▶ _TEXTO EXTRAÍDO_
....
Este lugar se conoce como Villa Luta, dice Dionisio Huari, tendido en una hamaca con varios agujeros. Se presenta como el cuidante desde 2007, cuando el alcalde lo contrató como custodio para que evite que la gente se robe las puertas y ventanas, lo poco que quedaba de anteriores saqueos.
Ahora ya no hay nada que robar. Lo que queda son las gradas interiores que, aunque crujen, están aún en buen estado, y el piso, que también es de madera, sin lustrar, opaco y sin huellas de pasos recientes. “Aquí era la casa de don Nicolás. Los ladrones no han dejado nada, no hay qué mirar. Solamente las ruinas están para verlas”, dice. Si uno camina sin prisa por la casa vacía, no solo podrá ver las paredes, sino también dos inodoros sucios en dos baños vacíos. Uno de ellos está en lo que fue la suite y otro, al parecer, para el resto de los ocupantes. Caminar por uno de los balcones de la segunda planta es un peligro, porque el piso está inclinado y las maderas podridas. Abajo, dos arcos de cemento, que eran la entrada a la casona, están siendo vencidos por la maleza.

José Luis Durán, director del Archivo Histórico de la Casa Suárez en Guayaramerín, concuerda y dice que todo eso desapareció con el saqueo y que aún se lo sigue haciendo. “El otro día se detectó que había rieles listas para ser embarcadas. Hemos dado parte al encargado municipal. Lamentablemente no hay control y no se resguardan los edificios que quedan”, lamenta.

Durán es el custodio de los documentos que quedan como testimonio de la Casa Suárez. “Hay menos del 50% de los que existía originalmente, el resto se ha extraviado o se ha perdido en la lluvia. La Armada estuvo desde 1960 al cuidado de Cachuela, después de la Reforma Agraria, la Casa Suárez fue confiscada por el Estado y de esa forma todo quedó abandonado: las mansiones con sus utensilios, los pianos, los automóviles, camiones, embarcaciones, la maestranza, que era una de las más completas de Bolivia”. De eso ya no queda nada.
Las paredes de la casa de don Nicolás están firmes, aunque eso no garantiza que el lugar sea eterno. Don Dionisio no es albañil, pero lee la realidad. “Vayan a ver lo que queda del teatro José Manuel Pando. Ya van a ver con lo que se encuentran”, invita.

Hace un siglo aquí se desarrollaban las obras teatrales de elencos traídos de países europeos, conciertos de primer mundo y declamadores. A estos espectáculos, según cuentan con orgullo en Cachuela, se suma el momento épico de cuando en los años 30 del siglo XX, en esa población se proyectó la primera película sonora de Bolivia.
....
▶ _DATOS PROPORCIONADOS_
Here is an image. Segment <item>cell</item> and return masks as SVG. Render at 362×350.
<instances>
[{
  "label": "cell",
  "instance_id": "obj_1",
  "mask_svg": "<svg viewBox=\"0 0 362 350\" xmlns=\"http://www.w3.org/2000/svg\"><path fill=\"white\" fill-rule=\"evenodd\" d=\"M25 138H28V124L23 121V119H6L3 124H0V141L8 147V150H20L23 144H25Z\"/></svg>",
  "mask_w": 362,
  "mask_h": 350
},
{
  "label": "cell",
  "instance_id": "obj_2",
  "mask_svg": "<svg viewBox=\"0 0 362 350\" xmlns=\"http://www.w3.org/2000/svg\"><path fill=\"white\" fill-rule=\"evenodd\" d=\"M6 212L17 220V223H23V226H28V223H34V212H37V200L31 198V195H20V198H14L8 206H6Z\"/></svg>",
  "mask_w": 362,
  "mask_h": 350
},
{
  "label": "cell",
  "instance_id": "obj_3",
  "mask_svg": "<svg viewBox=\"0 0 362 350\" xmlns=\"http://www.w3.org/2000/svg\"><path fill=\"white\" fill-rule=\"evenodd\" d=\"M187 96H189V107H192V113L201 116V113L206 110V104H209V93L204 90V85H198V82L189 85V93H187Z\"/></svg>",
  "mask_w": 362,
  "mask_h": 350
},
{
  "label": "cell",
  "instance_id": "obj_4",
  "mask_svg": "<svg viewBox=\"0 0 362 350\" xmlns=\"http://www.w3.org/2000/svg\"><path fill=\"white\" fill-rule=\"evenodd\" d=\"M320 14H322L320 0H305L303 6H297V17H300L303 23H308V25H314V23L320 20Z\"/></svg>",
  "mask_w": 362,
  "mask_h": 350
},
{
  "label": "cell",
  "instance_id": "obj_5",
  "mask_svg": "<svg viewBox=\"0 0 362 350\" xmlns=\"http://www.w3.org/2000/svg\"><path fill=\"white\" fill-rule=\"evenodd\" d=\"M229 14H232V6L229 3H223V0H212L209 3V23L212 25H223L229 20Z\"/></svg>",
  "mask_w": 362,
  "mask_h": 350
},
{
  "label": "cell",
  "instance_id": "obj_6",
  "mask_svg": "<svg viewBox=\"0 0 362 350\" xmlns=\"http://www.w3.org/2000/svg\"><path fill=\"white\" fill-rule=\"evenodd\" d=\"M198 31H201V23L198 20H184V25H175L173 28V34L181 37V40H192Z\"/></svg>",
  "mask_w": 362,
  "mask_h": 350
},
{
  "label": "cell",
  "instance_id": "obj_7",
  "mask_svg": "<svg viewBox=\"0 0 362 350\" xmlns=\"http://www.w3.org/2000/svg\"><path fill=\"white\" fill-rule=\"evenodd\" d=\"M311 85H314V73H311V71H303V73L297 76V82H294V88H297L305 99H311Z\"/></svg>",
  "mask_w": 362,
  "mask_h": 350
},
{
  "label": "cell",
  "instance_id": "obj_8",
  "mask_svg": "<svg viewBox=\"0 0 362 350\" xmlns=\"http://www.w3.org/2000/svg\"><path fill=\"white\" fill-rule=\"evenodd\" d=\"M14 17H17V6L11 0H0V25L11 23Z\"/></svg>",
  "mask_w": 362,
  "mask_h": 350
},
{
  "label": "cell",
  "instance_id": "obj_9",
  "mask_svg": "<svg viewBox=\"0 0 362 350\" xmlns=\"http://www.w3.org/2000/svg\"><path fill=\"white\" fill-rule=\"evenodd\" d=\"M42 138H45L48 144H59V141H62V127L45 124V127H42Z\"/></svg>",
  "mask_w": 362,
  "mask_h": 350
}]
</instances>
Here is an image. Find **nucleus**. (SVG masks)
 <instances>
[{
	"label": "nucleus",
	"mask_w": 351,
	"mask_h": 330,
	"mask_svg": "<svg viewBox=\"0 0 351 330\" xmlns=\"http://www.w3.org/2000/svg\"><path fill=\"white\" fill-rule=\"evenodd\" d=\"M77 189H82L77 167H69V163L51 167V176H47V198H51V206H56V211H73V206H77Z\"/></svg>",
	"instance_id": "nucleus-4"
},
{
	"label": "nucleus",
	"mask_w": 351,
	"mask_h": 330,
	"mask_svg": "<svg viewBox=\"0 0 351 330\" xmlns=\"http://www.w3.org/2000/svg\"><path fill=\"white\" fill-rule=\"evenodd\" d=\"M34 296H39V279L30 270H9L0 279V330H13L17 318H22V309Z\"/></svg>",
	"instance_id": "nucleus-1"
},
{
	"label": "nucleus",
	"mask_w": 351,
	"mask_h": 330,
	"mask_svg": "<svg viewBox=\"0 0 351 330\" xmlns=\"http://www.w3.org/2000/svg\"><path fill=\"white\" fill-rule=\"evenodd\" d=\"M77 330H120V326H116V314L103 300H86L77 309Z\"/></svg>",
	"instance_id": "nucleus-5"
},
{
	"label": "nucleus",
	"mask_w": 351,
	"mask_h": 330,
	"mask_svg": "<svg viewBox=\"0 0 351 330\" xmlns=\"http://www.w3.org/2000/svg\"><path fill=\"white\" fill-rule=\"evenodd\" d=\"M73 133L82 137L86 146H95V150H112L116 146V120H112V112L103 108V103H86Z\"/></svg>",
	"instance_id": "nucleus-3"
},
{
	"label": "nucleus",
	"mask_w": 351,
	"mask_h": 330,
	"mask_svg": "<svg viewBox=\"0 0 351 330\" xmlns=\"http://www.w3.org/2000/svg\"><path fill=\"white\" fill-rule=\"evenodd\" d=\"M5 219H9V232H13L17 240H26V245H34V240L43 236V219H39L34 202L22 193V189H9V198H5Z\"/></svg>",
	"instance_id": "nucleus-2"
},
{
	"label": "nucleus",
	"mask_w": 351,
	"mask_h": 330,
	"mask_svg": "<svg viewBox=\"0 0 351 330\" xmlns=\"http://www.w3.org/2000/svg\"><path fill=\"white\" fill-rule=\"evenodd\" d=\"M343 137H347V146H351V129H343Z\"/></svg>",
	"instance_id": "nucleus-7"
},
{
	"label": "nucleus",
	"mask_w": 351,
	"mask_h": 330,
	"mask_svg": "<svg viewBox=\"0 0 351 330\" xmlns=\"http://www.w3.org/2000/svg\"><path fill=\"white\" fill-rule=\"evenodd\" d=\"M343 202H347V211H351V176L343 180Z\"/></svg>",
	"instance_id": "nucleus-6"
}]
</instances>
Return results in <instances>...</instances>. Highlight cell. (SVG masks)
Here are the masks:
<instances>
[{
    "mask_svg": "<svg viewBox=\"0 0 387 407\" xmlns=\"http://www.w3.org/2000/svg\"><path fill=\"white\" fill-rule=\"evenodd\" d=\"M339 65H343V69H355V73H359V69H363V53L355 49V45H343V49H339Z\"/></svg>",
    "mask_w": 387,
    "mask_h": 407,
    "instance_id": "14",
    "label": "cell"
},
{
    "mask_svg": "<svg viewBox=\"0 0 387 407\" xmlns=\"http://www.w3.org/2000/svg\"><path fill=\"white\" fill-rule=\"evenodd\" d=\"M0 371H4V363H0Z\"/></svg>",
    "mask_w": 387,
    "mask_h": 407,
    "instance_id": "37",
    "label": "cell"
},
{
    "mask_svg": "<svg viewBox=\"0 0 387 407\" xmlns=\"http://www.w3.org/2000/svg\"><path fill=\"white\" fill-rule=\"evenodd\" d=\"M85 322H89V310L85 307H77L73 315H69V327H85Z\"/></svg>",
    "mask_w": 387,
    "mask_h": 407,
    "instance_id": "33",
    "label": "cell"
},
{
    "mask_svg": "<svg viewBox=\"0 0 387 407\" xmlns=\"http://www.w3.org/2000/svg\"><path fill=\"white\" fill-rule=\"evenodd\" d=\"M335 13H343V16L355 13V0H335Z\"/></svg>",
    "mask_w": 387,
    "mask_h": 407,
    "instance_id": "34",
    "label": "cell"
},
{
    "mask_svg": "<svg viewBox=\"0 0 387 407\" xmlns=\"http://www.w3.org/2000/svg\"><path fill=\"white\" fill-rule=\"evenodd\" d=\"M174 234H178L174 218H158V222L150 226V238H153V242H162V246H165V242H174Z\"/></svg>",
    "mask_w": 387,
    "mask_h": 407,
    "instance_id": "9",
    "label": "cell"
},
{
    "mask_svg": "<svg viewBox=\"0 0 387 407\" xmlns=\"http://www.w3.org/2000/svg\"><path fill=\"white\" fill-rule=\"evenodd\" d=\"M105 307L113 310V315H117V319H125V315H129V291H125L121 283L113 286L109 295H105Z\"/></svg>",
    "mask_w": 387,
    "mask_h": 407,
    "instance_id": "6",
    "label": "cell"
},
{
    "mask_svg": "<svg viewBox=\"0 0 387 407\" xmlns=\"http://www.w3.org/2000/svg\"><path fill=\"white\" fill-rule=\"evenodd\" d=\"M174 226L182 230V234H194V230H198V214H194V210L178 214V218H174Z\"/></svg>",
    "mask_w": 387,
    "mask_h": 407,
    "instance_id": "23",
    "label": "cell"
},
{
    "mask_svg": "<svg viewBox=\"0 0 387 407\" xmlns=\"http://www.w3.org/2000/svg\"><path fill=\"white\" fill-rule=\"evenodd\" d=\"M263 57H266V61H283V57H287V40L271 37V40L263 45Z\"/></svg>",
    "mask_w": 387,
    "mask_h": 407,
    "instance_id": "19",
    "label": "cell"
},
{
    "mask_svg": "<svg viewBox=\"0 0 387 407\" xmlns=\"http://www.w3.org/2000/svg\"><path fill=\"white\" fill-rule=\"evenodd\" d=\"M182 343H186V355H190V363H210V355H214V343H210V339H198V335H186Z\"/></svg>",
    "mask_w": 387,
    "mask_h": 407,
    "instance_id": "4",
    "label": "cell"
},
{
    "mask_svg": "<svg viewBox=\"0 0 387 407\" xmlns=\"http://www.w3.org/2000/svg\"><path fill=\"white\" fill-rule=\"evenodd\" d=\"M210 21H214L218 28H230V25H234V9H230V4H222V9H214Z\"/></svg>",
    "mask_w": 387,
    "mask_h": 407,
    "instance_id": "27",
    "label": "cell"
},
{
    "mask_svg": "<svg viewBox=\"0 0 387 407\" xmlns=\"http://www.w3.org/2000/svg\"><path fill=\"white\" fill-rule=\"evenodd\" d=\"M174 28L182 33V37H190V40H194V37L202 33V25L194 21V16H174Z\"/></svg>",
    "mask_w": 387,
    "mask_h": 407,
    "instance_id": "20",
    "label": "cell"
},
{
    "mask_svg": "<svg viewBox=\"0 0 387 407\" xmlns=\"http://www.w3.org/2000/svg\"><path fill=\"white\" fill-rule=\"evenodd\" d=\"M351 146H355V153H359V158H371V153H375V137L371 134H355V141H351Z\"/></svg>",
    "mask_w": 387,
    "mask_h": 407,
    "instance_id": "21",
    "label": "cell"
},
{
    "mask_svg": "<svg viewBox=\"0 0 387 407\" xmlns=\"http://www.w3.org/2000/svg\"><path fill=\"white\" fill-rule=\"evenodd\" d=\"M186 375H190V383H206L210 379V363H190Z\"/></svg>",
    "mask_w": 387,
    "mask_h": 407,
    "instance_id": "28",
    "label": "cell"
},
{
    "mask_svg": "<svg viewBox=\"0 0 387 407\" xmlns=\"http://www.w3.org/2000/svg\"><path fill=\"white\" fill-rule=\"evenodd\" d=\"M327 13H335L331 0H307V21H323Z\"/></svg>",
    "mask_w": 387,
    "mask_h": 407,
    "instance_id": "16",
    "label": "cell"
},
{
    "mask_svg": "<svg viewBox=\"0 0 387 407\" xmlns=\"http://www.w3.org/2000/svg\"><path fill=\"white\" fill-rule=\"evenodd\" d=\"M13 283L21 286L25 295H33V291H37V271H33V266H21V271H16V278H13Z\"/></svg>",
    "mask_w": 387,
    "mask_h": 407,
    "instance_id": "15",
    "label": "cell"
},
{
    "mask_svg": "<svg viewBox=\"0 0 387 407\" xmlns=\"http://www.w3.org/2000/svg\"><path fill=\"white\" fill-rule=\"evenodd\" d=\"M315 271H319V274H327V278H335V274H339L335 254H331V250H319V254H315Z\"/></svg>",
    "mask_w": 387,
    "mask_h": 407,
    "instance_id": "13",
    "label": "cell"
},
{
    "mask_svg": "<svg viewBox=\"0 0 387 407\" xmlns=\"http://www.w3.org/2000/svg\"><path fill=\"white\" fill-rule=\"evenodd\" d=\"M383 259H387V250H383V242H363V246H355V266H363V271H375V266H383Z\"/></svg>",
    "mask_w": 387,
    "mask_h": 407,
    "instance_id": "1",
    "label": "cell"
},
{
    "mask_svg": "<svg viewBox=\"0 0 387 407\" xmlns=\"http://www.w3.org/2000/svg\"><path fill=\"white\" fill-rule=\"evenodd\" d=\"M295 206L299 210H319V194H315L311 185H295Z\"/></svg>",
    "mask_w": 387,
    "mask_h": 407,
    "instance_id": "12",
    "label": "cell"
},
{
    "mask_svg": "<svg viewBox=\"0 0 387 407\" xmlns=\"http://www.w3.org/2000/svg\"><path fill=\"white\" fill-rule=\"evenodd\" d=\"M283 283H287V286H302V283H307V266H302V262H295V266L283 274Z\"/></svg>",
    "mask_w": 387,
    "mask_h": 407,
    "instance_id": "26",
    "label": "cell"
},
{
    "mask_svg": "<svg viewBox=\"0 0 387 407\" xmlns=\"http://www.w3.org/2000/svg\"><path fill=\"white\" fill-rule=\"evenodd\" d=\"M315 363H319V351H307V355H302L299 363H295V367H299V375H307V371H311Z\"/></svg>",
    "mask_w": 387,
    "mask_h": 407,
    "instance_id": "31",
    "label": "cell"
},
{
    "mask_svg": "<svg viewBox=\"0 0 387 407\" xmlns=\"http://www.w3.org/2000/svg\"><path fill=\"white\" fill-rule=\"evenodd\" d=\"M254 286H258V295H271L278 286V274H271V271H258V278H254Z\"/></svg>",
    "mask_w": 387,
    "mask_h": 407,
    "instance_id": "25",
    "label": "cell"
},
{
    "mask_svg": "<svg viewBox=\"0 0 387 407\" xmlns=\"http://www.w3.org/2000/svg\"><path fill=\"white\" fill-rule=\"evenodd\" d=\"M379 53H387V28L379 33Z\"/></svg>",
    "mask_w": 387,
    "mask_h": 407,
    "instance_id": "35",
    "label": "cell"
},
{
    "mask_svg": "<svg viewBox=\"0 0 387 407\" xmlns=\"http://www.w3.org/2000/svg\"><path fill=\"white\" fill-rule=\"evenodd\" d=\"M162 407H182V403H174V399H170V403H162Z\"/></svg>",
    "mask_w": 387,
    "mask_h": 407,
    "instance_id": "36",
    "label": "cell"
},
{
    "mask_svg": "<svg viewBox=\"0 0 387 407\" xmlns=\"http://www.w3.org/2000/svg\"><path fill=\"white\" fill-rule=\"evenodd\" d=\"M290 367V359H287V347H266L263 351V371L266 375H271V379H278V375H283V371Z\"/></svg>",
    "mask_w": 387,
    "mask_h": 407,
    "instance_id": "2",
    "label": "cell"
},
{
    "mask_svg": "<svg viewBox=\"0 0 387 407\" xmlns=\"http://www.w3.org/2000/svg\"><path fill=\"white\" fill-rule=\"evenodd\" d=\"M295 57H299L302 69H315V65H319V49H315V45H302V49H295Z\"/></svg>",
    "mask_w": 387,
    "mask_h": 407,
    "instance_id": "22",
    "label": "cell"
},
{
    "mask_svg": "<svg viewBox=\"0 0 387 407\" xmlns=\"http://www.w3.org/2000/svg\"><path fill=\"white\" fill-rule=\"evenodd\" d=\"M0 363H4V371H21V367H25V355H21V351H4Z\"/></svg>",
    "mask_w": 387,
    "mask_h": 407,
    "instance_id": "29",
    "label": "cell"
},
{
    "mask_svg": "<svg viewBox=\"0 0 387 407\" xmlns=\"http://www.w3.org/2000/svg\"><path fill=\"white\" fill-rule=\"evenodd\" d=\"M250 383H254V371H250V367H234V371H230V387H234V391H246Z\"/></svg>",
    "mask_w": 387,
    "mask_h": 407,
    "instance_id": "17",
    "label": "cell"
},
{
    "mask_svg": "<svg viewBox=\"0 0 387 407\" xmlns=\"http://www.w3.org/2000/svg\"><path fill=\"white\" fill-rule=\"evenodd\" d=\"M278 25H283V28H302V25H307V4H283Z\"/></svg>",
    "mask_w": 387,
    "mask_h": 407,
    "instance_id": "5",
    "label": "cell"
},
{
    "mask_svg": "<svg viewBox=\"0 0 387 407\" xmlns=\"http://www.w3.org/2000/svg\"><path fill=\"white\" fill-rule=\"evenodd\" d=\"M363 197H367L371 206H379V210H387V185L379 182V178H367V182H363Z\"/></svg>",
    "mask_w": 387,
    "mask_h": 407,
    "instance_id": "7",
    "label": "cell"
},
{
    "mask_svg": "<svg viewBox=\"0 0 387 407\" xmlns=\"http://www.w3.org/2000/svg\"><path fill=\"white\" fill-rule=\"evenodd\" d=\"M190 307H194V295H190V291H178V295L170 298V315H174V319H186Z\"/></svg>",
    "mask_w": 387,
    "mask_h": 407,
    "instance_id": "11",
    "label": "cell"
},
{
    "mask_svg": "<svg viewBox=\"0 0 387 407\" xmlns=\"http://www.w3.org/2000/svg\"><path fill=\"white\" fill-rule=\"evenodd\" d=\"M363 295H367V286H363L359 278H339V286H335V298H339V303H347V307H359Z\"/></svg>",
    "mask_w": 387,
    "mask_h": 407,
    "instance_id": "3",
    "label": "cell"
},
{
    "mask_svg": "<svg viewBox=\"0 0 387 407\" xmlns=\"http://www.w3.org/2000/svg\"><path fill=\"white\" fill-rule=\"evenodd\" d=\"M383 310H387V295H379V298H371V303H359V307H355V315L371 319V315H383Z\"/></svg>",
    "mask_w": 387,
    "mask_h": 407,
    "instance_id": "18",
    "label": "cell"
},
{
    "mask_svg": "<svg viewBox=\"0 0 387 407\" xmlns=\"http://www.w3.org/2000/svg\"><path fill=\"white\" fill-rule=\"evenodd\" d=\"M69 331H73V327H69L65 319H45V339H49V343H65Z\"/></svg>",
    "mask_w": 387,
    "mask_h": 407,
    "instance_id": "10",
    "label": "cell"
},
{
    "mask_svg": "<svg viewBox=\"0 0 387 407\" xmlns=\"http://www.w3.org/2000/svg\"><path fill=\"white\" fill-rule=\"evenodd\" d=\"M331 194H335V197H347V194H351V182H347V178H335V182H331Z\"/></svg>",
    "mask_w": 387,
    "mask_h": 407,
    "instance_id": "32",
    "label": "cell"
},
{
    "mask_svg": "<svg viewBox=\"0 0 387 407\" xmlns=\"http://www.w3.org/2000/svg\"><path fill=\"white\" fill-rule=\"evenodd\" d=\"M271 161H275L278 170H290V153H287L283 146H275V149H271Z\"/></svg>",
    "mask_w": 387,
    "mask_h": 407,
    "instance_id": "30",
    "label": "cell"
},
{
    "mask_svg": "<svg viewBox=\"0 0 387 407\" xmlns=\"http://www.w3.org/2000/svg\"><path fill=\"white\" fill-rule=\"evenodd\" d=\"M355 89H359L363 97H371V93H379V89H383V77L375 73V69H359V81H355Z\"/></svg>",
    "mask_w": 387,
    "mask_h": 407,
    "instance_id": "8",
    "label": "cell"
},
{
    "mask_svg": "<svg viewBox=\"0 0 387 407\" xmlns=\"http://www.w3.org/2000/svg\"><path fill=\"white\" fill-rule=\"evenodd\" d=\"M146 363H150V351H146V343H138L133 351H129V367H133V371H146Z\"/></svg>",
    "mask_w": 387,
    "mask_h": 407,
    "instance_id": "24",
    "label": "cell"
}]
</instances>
....
▶ _TAREAS DEL EJERCICIO_
1) Según el texto sobre Villa Luta, ¿desde qué año es Dionisio Huari el cuidante del lugar?
2) Transcriba del texto sobre Villa Luta el fragmento que empieza en las palabras "Este lugar se" y termina después de "de anteriores saqueos.".
3) Resuma en dos oraciones el texto sobre Villa Luta.
Los ítems son material aparte del texto.

▶ _RESPUESTAS POR TAREA_
1) Desde 2007.

2)
Este lugar se conoce como Villa Luta, dice Dionisio Huari, tendido en una hamaca con varios agujeros. Se presenta como el cuidante desde 2007, cuando el alcalde lo contrató como custodio para que evite que la gente se robe las puertas y ventanas, lo poco que quedaba de anteriores saqueos.

3) Desde 2007, Dionisio Huari cuida la casa de don Nicolás en Villa Luta, que los ladrones han vaciado y que tiene maderas podridas y una entrada vencida por la maleza. José Luis Durán, director del Archivo Histórico de la Casa Suárez en Guayaramerín, dice que el saqueo continúa sin control y que quedan menos del 50% de los documentos que existían originalmente.